GideImmoraliste-copie-1.jpg

J´ai relu récermment L´immoraliste de Gide. C´est à quatorze ans environ que je l´ai lu la première fois. Je crois bien ne l´avoir jamais relu depuis. J´ai retrouvé l´oxymoron qui m´avait alors ébloui ; mais ma mémoire m´avait trompé : Gide n´a jamais parlé de la "douce acidité des oranges", comme je le croyais, mais de "citrons [qui] ont l´acide douceur des oranges". Etrange inversion ; difficile d´expliquer pourquoi.

 

J´ai aussi retrouvé un autre passage qui m´avait tout autant frappé. Il concerne un échange entre les deux principaux personnages du récit ; l´un refuse les liqueurs qu´on lui offre :

 - Craindriez-vous de vous griser ?

 - Oh ! au contraire ! Mais je tiens la sobriété pour une plus puissance ivresse ; j´y garde ma lucidité.

 

Cette prose lyrique est particulièrement retorse ; et le thème - ou le propos - délicat pour l´époque. Le charme est pourtant indéniable.  C´est une longue confession de près de deux cents pages faite à trois amis qui n´interromperont pas une seule fois celui qui se livre à eux : un jeune érudit d´un peu moins de 30 ans, spécialiste d´histoire ancienne et de philologie. De santé fragile, marié à une jeune femme qu´il a épousé pour complaire à son père, il tombe gravement malade lors d´un voyage d´études en Afrique du Nord ; il s´agit de la tuberculose. Sa femme, Marcelline, fera tout pour le sauver. En pleine convalescence, il découvre qu´il y a autre chose que les ruines et les livres : il découvre la vie. GideImmoraliste2-copie-1.jpgEt s´accepte tel qu´il est.  Lors d´une promenade qu´il a entrepris seul, touchant de la main l´écorce d´un arbre dont la consistance lui semblait bizarre, il déclare, conscient de son pouvoir de conteur sur ceux qu´il a fait venir : "Je la touchai comme on caresse ; j´y trouvais un ravissement. Je me souviens ... Était-ce enfin ce matin-là que j´allais naître ? ... J´oubliai l´heure.
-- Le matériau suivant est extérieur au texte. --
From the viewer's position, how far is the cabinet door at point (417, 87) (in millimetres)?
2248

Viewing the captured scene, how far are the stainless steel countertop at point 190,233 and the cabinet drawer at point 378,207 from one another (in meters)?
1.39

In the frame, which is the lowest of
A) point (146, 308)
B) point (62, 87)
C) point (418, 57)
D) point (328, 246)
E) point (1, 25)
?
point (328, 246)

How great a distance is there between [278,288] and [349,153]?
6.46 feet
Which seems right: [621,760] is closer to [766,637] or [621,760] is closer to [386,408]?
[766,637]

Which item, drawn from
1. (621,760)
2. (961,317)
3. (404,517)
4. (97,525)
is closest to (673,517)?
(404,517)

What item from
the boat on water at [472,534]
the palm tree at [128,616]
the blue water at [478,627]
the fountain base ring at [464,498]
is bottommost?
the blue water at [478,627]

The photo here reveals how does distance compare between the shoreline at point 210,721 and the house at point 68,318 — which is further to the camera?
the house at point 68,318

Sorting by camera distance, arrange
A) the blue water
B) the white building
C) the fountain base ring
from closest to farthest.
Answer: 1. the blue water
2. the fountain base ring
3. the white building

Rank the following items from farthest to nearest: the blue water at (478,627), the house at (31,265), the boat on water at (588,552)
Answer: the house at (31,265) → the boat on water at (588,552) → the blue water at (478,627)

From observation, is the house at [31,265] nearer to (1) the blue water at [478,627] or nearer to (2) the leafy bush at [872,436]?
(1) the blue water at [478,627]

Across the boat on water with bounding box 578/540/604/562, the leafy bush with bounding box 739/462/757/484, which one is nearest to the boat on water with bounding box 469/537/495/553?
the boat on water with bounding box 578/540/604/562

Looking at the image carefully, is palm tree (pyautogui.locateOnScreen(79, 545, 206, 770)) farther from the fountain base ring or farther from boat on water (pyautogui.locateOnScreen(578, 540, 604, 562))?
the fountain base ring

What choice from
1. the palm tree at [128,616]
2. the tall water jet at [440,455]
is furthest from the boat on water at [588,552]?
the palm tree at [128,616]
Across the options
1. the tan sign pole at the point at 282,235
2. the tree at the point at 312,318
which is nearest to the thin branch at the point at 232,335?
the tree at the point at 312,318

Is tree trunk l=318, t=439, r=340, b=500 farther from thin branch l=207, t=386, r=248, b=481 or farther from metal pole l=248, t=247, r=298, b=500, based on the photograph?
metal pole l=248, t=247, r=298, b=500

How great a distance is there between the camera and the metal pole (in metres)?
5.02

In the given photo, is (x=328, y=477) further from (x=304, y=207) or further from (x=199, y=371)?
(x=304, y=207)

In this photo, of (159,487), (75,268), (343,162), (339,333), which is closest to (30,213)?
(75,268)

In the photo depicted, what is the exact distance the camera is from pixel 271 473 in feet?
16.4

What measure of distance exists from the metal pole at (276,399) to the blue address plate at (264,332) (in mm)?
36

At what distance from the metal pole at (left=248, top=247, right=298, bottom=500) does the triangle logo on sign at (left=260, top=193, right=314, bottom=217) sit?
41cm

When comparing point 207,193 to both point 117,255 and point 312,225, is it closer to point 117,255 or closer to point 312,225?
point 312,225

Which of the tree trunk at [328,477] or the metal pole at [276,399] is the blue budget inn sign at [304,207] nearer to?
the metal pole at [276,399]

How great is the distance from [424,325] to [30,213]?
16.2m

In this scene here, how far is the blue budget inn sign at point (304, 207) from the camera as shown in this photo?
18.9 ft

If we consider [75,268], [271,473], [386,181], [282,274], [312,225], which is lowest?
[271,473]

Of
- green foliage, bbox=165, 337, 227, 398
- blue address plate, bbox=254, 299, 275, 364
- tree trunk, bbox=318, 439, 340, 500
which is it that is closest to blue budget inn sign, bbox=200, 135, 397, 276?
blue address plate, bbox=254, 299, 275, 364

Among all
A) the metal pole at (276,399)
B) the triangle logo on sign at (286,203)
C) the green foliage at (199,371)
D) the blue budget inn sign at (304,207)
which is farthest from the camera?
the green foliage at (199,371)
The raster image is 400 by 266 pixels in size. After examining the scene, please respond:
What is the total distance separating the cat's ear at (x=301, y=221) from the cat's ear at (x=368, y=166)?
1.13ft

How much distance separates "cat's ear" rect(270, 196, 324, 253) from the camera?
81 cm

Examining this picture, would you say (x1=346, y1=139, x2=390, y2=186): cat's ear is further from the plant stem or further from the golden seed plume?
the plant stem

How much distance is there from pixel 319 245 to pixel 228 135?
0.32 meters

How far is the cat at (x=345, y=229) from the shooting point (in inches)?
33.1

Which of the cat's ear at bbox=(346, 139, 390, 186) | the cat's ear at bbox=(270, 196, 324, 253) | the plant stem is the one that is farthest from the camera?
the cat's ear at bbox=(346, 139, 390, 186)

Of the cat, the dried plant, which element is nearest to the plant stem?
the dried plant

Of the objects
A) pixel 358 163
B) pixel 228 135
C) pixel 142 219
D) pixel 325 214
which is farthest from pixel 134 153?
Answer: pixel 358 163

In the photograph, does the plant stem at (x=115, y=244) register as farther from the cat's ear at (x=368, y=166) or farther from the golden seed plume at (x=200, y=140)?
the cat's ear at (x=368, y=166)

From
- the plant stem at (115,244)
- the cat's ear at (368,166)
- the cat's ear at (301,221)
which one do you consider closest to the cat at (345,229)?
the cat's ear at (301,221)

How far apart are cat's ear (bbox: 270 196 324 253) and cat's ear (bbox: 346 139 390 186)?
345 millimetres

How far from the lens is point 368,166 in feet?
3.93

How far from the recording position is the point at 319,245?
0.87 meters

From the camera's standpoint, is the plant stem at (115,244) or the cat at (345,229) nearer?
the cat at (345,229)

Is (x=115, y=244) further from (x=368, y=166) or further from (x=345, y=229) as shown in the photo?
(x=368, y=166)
Il me semblait avoir jusqu´à ce jour si peu senti pour tant penser, que je m´étonnais à la fin de ceci : ma sensation devenait aussi forte qu´une pensée." Et d´analyses en découvertes, causant par égoisme et indifférence la mort de sa femme toute dévouée, - d´où le titre du livre, L´immoraliste , - il acceptera ce qui est l´objet de sa confession : son attirance pour les jeunes et beaux garçons arabes.

 


Étrange récit, dont la langue, maniérée, désuète et incroyablement sinueuse, ne laisse pourtant pas indifférent ; elle est celle d´un écrivain qui sait, comme personne d´autre que lui, maîtriser sa phrase, et par métaphores filées et litotes confondues, faire comprendre sans le dire ce qu´il s´efforce de cacher.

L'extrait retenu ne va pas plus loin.